Administrative data on immigration enforcement is an essential source of objective public understanding on this controversial topic, unfiltered through political rhetoric and online hyperbole. The most reliable sources of data these days include ICE’s biweekly detention spreadsheet and the immigration court’s (EOIR) monthly docket database.
My public scholarship, as well as projects such as DeportationReports.com, rely on these data sources to make immigration enforcement more understandable and accessible, as well as provide reporters with numbers and context they can use in their reporting. Without new data, the public does not have information about how many people are in detention or how many people are being ordered deported by immigration judges.
But due to the government shutdown—now the longest in history—these data sources are no longer being produced at all. ICE’s most recent public detention data was current on September 21, 2025—45 long days ago. Our understanding of the scale of ICE’s detention system is a month and a half out of date. Under normal circumstances (if those really exist, which they don’t in immigration), this would be relatively unconcerning. But as I’ve noted frequently, the detention system is growing and evolving so quickly that 45 days can make a huge difference.
The absence of data comes at a concerning time. ICE just received a windfall of $45 billion for expanding immigrant detention over the next three years, “turbocharging what already stood as the world’s largest immigrant detention system,” according to Muzaffar Chishti and Valerie Lacarte at Migration Policy Institute.
I want to add an important caveat about the timing of the current delay. It is not unusual to see a delay in ICE’s detention data around the end of the fiscal year when the agency focuses its resources on producing year-end reports. But when we multiply the predictable year-end delay by the unpredictable government shutdown-induced delay, it means that we have to wait longer—perhaps much longer—than usual to get the facts out of the agency.
The graph below emphasizes the delays in ICE’s detention data at the end of each fiscal year. Since we are already experiencing a 45-day delay with no end to the shutdown in sight, it is very likely that, under the Trump administration, we are going to see the longest delay in detention data since Congress began requiring this data in 2018.
The detention data isn’t the only data that’s gone missing. No EOIR data was produced for September, and it is highly unlikely that October data will be produced either, given that they should be posting it right about now. Even if the shutdown were to end today, it is unclear how long it would take the agencies to start producing this data again. (During the last shutdown, the immigration courts were closed, but this time the courts have remained open.)
Based on precedent, when the agencies do start producing the data again, they probably won’t backfill with data they should have published, so from a research perspective, we’ll have to live with a data gap in this period that won’t get filled in unless and until more detailed data is provided, such as that published by the Deportation Data Project. That gap matters less for the immigration court data, because that dataset includes more comprehensive historical records, while the detention data only includes single-point-in-time “snapshot” data.

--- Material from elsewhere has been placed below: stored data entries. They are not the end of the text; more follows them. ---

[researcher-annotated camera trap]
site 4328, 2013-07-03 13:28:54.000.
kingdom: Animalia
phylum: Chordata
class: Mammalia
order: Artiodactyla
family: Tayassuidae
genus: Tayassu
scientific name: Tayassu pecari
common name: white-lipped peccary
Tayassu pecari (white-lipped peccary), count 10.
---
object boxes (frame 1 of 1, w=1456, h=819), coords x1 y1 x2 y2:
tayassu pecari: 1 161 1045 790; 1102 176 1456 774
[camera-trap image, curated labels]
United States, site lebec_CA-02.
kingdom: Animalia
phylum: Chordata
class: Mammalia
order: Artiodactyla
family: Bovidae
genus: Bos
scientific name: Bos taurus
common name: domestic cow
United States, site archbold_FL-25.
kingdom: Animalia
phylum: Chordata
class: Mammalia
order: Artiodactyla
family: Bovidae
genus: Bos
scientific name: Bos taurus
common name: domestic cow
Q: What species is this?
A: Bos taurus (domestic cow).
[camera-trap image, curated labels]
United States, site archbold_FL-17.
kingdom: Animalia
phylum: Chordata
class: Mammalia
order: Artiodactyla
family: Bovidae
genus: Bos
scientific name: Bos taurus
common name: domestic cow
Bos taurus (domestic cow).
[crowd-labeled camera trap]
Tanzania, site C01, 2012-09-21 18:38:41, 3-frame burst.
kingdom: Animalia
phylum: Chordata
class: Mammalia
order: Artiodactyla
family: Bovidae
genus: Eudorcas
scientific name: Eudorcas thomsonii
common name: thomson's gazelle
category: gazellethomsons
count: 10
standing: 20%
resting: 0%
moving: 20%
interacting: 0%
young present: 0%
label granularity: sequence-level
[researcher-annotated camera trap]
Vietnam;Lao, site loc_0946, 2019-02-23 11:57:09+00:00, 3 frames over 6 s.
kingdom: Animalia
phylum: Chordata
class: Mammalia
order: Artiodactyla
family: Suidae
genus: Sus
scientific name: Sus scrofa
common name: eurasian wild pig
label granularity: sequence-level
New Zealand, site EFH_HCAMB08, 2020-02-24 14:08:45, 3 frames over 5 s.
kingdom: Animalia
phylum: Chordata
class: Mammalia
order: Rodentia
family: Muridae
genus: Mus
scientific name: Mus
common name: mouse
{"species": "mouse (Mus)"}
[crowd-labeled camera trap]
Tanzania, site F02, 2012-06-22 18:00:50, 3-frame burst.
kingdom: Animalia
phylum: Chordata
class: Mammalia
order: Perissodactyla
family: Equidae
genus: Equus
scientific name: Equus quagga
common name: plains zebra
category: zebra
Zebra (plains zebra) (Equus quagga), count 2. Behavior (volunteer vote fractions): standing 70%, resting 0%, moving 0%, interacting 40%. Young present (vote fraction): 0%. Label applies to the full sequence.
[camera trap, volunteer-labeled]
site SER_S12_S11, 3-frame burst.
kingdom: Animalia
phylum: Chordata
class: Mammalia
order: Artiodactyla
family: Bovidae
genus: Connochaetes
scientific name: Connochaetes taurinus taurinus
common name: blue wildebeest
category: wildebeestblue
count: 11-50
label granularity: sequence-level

I do not think that the lack of data merits panic. When we combine the factors of the government shutdown and the end of the fiscal year, I believe we have a clear explanation for why the data is not coming out of the agencies right now. If this were happening in June with no shutdown, I would be gravely concerned. On the other hand, I also believe that if ICE views arresting non-criminals, pregnant women, and children as “essential services” during a shutdown, at the very least, they should also be producing data that shows what they are doing.




My own personal experience as a US citizen? My illegal noncitizen husband who's been in the country for just under 10 years, had earlier removal orders jointly dismissed by DHS and an IJ, has approved I601A (and me the I130), was arrested after being sworn in at his affirmative asylum interview. While we could have taken the route of adjusting his status through marriage, he has a real and credible fear of returning to Honduras because his life was directly threatened by a member of MS13 simply for being gay. He's been in ICE detention since November 4. Fortunately, he could ask for no better advocate than me. I've got local media to hear our story and have lodged several formal complaints with different organs of DHS about conditions while in custody. I also had my husband sign a privacy waiver so that our congressman could inquire into why he was arrested, given his lack of any criminal history. KHOU 11 in Houston will soon air the segment, so I'm hoping it helps shine a light on the attempt to run roughshod over people's due process rights. Everything DHS or ICE, seemingly with assistance from USCIS, is doing to those in the system who are following the proscribed rules--such as rounding people up at biometrics appointments as they attempt to, say, get a work authorization card (EAD) while they await an asylum hearing--undermines faith in a system that is supposed to be blind to ideological bent. Bunch of real fuckers.
This is part of their P25 plan. The less we know the better for them. Except, they didn’t count on our persistence and drive to get at and keep the truth. We will prevail. Thanks for all you do for The People.